Tesla Inc’s third-quarter revenue dropped 39% in the United States, its first drop in over two years, but sales in China and other places surged, the electric automaker’s break down of sales by geography revealed on Tuesday.
U.S. sales, which account for the biggest share of the company’s total earnings, dropped to $3.13 billion from $5.13 billion a year previously.
Sales in China increased 64% to $669 million and its other segment, that covers the rest of the world, increased by more than a billion dollars to $1.83 billion, a regulatory filing revealed.
“Musk & Co. are laser-focused on Europe and China for growth, while domestically, core demand is fading relative to other places,” Wedbush analyst Dan Ives stated, adding that U.S. growth will continue to be more challenging going forward.

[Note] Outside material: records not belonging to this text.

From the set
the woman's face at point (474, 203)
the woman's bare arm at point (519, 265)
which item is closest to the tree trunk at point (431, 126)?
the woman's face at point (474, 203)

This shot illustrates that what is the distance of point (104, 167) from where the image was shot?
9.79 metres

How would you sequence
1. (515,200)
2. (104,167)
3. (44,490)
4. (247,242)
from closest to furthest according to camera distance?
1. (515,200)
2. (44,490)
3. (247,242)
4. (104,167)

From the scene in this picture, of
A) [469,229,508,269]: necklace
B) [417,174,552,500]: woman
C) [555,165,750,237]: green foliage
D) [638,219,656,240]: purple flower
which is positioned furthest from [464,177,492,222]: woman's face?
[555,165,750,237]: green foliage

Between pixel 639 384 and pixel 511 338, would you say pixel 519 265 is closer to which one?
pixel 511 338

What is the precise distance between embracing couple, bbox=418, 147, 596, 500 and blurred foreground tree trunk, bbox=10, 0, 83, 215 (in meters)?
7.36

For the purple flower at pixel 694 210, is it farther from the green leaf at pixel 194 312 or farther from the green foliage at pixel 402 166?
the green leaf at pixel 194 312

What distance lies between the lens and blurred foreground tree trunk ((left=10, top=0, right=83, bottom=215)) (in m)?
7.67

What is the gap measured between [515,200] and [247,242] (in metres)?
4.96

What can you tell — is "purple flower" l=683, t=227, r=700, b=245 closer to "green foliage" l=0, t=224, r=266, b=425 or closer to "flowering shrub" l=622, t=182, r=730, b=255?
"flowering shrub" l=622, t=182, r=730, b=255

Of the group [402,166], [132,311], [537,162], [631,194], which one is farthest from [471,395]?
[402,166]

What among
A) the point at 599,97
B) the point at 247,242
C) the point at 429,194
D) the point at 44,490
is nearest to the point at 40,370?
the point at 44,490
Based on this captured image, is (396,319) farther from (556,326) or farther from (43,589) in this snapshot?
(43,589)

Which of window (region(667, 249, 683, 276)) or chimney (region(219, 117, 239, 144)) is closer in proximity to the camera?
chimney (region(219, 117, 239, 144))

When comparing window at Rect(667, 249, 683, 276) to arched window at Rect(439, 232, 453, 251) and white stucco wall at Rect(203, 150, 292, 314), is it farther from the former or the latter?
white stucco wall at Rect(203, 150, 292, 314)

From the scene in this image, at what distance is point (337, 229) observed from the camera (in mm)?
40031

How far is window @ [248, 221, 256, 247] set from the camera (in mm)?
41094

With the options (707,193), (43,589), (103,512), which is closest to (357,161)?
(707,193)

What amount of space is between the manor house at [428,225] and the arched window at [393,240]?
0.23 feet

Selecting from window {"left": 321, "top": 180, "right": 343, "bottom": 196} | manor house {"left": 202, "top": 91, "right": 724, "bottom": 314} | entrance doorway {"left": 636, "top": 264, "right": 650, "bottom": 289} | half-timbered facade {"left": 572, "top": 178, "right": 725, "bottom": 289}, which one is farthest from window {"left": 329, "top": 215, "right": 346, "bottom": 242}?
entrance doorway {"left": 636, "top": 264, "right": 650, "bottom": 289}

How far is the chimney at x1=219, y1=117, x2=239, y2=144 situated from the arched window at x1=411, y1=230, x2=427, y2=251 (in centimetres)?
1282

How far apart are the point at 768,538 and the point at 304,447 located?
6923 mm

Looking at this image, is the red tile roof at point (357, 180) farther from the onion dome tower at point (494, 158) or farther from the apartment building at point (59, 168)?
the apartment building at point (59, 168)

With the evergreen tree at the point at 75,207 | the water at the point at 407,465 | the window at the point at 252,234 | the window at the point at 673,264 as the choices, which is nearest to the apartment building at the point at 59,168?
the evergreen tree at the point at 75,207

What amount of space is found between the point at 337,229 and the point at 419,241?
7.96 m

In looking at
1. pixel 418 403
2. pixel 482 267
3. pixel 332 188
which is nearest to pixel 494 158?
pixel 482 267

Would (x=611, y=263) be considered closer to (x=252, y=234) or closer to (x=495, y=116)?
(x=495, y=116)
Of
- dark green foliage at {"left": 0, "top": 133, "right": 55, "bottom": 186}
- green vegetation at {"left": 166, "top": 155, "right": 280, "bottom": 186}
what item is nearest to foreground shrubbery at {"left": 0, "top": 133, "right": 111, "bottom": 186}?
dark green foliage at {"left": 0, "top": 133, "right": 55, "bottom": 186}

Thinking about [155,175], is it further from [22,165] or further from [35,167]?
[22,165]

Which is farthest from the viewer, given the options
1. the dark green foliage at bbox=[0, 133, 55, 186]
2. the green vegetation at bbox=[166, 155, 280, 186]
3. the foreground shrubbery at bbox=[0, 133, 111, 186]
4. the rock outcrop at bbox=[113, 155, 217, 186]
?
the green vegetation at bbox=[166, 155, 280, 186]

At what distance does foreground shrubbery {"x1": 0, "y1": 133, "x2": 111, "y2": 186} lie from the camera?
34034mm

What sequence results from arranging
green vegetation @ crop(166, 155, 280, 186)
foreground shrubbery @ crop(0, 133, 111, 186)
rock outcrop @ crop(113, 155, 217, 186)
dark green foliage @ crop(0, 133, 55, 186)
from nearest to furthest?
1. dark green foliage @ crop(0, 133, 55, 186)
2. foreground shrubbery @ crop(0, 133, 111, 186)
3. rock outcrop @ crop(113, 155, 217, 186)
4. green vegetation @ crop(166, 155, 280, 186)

In its earnings report previously this month, Tesla reported an almost 8% drop in total revenue to $6.30 billion, missing experts’ average estimate of $6.33 billion, according to IBES data from Refinitiv. It did not break down sales by regions in the report.
Nonetheless the company surprised investors with a quarterly profit, making good on Chief Executive Officer Elon Musk’s promise, as it provided a record 97,000 cars.
The company has stated it prepares to deliver 360,000 to 400,000 vehicles for all of this year, and that it was “highly confident in exceeding 360,000 deliveries this year.”
The fall in sales in its domestic market in the recent reported quarter compares with a 55% rise in the second quarter ended June.
Tesla did not replied to a Reuters request for comment on the reason for the drop in the U.S. market.